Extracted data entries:
##########

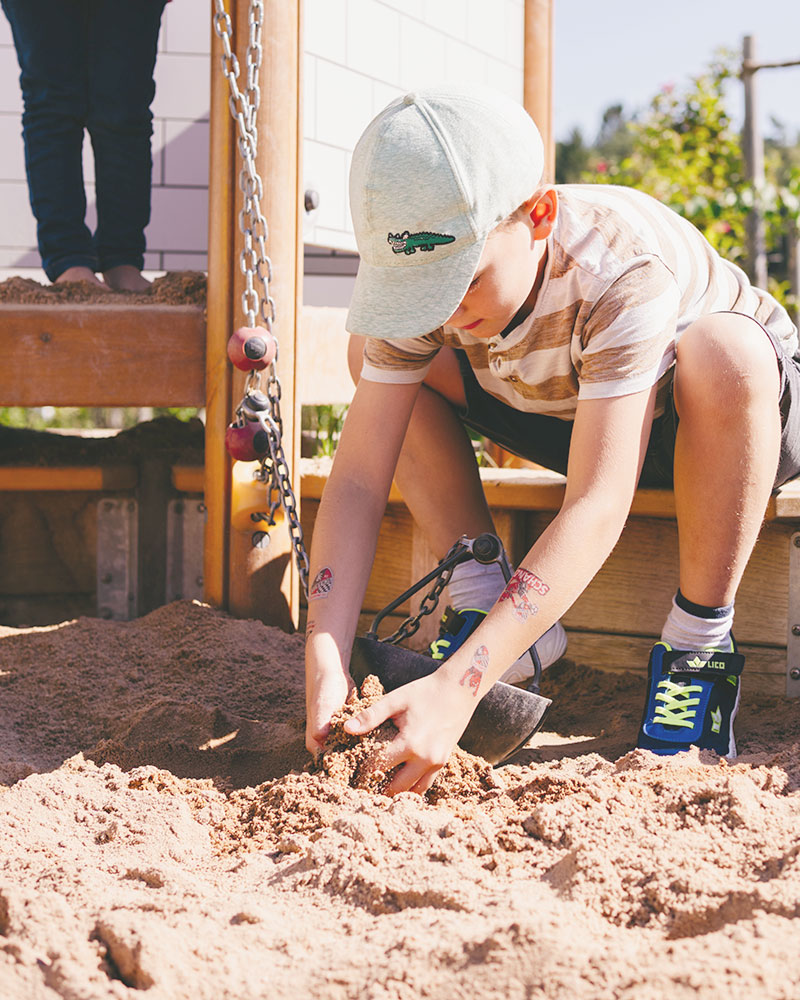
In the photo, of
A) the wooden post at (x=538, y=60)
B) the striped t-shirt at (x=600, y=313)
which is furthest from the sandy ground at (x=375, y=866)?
the wooden post at (x=538, y=60)

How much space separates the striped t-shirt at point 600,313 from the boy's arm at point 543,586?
0.06 m

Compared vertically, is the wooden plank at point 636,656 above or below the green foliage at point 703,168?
below

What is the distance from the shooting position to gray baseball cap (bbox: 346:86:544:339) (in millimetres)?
1378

##########

> **EXERCISE OBJECTIVE**:
Output every line of the rows above as a Markdown table with the columns "No." and "Line". Number the lines, omit blank lines, and leave the pictures out.

> **EXERCISE RESULT**:
| No. | Line |
|---|---|
| 1 | In the photo, of |
| 2 | A) the wooden post at (x=538, y=60) |
| 3 | B) the striped t-shirt at (x=600, y=313) |
| 4 | which is furthest from the sandy ground at (x=375, y=866)? |
| 5 | the wooden post at (x=538, y=60) |
| 6 | How much space separates the striped t-shirt at point 600,313 from the boy's arm at point 543,586? |
| 7 | 0.06 m |
| 8 | Compared vertically, is the wooden plank at point 636,656 above or below the green foliage at point 703,168? |
| 9 | below |
| 10 | What is the distance from the shooting position to gray baseball cap (bbox: 346:86:544:339) (in millimetres)? |
| 11 | 1378 |